Banning recreational vaping
Currently, vapes are mostly sold to teenagers and young people and have become a recreational product in Australia, according to Reuters.
"Vaping has become the number one behavioural issue in high schools. And it's becoming widespread in primary schools," Australia's Health Minister Mark Butler said on May 2, 2023 at the National Press Centre in Canberra.

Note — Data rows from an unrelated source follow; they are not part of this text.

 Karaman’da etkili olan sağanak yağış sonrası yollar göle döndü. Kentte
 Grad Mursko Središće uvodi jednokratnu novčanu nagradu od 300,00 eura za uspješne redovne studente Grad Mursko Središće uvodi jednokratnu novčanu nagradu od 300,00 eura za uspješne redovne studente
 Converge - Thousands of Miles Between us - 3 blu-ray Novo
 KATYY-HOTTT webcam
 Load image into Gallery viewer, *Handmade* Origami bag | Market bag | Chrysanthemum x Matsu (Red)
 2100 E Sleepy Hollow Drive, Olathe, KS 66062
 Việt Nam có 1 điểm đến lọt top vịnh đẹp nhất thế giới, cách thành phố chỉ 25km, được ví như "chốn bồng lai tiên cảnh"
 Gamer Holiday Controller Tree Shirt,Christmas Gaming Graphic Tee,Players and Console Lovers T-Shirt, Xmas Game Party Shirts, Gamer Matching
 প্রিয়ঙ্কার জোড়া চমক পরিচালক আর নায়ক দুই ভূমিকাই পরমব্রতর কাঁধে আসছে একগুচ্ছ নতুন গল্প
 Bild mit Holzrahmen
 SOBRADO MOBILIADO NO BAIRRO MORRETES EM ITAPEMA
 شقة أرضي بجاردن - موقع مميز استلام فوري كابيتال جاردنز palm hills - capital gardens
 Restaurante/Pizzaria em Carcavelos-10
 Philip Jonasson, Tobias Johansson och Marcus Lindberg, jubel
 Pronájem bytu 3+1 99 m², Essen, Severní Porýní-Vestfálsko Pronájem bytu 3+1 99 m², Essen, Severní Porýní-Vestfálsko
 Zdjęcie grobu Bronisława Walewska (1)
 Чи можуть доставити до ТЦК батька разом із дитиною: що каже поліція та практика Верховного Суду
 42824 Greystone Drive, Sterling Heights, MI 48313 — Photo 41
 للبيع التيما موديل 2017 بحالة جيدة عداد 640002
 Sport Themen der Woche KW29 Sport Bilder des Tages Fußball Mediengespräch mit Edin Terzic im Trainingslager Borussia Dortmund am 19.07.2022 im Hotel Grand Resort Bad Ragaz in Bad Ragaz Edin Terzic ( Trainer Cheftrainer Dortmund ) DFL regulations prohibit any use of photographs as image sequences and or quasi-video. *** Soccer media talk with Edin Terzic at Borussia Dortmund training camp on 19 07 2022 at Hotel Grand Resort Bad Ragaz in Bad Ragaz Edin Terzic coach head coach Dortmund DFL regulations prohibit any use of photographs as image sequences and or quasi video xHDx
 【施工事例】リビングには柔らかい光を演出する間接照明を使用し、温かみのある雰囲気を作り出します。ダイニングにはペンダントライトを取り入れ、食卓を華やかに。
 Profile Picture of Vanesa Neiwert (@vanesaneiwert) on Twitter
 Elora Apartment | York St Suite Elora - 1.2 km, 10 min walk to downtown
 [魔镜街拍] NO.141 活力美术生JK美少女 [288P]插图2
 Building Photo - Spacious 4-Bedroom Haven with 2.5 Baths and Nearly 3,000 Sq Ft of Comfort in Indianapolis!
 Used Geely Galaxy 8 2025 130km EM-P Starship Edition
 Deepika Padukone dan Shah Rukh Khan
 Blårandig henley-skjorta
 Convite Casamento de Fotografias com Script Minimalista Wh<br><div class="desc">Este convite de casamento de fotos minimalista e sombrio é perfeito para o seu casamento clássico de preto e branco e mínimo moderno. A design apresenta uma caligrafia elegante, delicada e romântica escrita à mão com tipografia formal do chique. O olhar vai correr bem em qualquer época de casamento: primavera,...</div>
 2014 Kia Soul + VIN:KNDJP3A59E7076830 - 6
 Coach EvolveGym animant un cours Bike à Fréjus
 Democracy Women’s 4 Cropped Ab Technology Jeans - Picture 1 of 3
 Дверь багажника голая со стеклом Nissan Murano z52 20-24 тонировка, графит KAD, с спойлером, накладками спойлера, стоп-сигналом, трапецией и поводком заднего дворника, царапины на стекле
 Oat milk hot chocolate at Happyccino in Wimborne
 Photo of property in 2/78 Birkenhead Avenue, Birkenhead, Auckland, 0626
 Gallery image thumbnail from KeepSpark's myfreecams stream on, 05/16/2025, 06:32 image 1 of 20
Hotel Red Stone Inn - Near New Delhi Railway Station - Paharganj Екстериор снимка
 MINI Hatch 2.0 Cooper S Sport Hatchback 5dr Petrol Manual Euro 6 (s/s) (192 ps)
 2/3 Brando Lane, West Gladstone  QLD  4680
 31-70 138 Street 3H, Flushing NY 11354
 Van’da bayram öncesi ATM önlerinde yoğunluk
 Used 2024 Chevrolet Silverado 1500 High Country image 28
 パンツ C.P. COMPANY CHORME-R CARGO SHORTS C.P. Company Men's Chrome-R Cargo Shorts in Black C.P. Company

To stamp out recreational vaping, especially among kids, and for vapes to only be sold to smokers to help them quit, the Australian government will be rolling out a slew of measures, such as controls on import and packaging.
More specifically, all disposable vapes and the import of non-prescription vapes will be banned, flavours and colours will be restricted, and allowed nicotine levels will be reduced.
Additionally, prescriptions will be necessary for the vaping products that remain legal and they will be required to have pharmaceutical-type packaging, according to BBC.
Banning recreational vaping
The country has one of the toughest anti-smoking laws in the world.
In 2012, Australia introduced plain packaging, which required producers to ditch all logos, brand imagery, symbols, other images, colours and promotional text from their tobacco products' packaging.
Instead, tobacco products were sold in a standardised nondescript olive green colour with a matt finish.
It was the first country in the world to roll out such measures.